Two recent studies published in the journal Child Development demonstrate the importance of keeping both parents in a child’s life. One, a study of low–income African–American and Hispanic families, found that when nonresident fathers are involved in their adolescent children’s lives, the incidence of substance abuse, violence, crime, and truancy decreases markedly. The study’s lead author, professor Rebekah Levine Coley, says the study found involved nonresident fathers to be “an important protective factor for adolescents.”
The study also found that when teens begin to slide towards delinquency, nonresident fathers increase their involvement in response. The researchers found such involvement to be effective—the impact of father involvement was the greatest on the kids who had previously been the most troubled.

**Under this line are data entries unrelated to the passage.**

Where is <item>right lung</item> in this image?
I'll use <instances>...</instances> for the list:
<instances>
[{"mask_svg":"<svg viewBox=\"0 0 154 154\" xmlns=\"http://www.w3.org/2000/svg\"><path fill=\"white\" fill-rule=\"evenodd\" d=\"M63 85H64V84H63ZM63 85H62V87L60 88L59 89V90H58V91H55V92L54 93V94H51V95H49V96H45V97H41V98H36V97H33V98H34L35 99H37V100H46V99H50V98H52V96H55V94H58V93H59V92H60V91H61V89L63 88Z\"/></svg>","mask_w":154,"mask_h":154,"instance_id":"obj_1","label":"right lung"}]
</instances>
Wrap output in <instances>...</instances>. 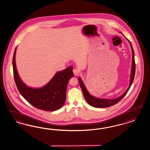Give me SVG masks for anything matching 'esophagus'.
Returning <instances> with one entry per match:
<instances>
[{
    "label": "esophagus",
    "mask_w": 150,
    "mask_h": 150,
    "mask_svg": "<svg viewBox=\"0 0 150 150\" xmlns=\"http://www.w3.org/2000/svg\"><path fill=\"white\" fill-rule=\"evenodd\" d=\"M73 73L75 76H77V75H79V74L80 73V71L77 69H74L73 70Z\"/></svg>",
    "instance_id": "34e87169"
}]
</instances>
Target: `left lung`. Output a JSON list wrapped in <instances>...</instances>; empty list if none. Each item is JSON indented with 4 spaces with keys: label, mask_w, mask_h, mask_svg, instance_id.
Here are the masks:
<instances>
[{
    "label": "left lung",
    "mask_w": 150,
    "mask_h": 150,
    "mask_svg": "<svg viewBox=\"0 0 150 150\" xmlns=\"http://www.w3.org/2000/svg\"><path fill=\"white\" fill-rule=\"evenodd\" d=\"M130 45V47L133 53V59H132V70H131V75H130V85L128 89L126 90V92L123 93L120 97H119L115 99H100L98 98L94 97L91 95L88 91L86 89L85 86L84 85L83 82L82 81L80 77L79 78V82L80 83V85L81 87L82 93L83 94V96L85 98L86 100L89 104L90 105L97 108H108L111 106L113 105L116 104H117L118 102L120 101L126 95V94L128 92L130 89L131 86L133 83L134 79L135 76V63L134 59V52L133 49L132 47V44L129 40H128Z\"/></svg>",
    "instance_id": "left-lung-1"
}]
</instances>
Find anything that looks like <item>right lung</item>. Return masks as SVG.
I'll return each mask as SVG.
<instances>
[{"label":"right lung","mask_w":150,"mask_h":150,"mask_svg":"<svg viewBox=\"0 0 150 150\" xmlns=\"http://www.w3.org/2000/svg\"><path fill=\"white\" fill-rule=\"evenodd\" d=\"M16 51V48L12 58L13 76L21 94L29 103L39 109L52 111L61 109L65 101L67 85L70 79L74 76L73 67L56 73L49 83L41 88L29 87L21 80L17 72Z\"/></svg>","instance_id":"1"}]
</instances>
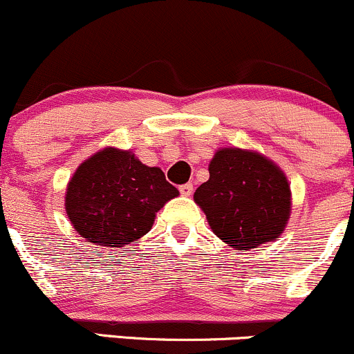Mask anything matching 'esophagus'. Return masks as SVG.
I'll list each match as a JSON object with an SVG mask.
<instances>
[{"mask_svg":"<svg viewBox=\"0 0 354 354\" xmlns=\"http://www.w3.org/2000/svg\"><path fill=\"white\" fill-rule=\"evenodd\" d=\"M178 190H180L182 196L190 197V196H192V192H194V185L192 184H184V185H180V187H178Z\"/></svg>","mask_w":354,"mask_h":354,"instance_id":"esophagus-1","label":"esophagus"}]
</instances>
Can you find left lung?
<instances>
[{
	"mask_svg": "<svg viewBox=\"0 0 354 354\" xmlns=\"http://www.w3.org/2000/svg\"><path fill=\"white\" fill-rule=\"evenodd\" d=\"M212 232L236 251L276 241L291 217V185L276 162L256 150L224 147L209 180L194 194Z\"/></svg>",
	"mask_w": 354,
	"mask_h": 354,
	"instance_id": "left-lung-1",
	"label": "left lung"
}]
</instances>
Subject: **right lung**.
Masks as SVG:
<instances>
[{
    "mask_svg": "<svg viewBox=\"0 0 354 354\" xmlns=\"http://www.w3.org/2000/svg\"><path fill=\"white\" fill-rule=\"evenodd\" d=\"M177 196L158 167L142 164L130 150L105 147L75 170L65 210L85 242L122 249L145 236L158 210Z\"/></svg>",
    "mask_w": 354,
    "mask_h": 354,
    "instance_id": "obj_1",
    "label": "right lung"
}]
</instances>
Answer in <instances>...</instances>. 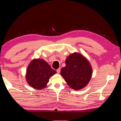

Similarly, according to a long–term study conducted in the United States and in New Zealand, a father’s presence greatly decreases the risk of teen pregnancy. The study found that it mattered little whether the child was rich or poor, or black or white—what mattered was dad.
Research also demonstrates that father involvement at earlier stages of a child’s life produces similarly positive outcomes.
Unfortunately, misguided women’s advocates (such as the Michigan National Organization for Women) and special interest groups (such as the Michigan State Bar’s Family Law Section) have opposed shared parenting. In December 2006, a similar shared parenting bill was held up in committee on a 4–4 vote (one abstention).Nonetheless, some women’s advocates recognize that shared parenting helps mothers because it provides them with greater economic freedom and opportunities. Outspoken feminist advocates of shared parenting include Martha Burk and former NOW president Karen DeCrow.
A recent trend in some Michigan courts demonstrates recognition of this. In part because welfare funds are tight, some Michigan family court judges say they’ve been increasingly awarding shared parenting in custody cases involving low–income parents. Why? Dividing child care duties between mothers and fathers allows mothers more opportunity to develop careers and financial independence.
Research demonstrates that shared parenting leads to higher rates of child support compliance and fewer rancorous court cases, thus reducing the need for state involvement. HB 4564 will help Michigan’s parents and children, as well as its overburdened court system.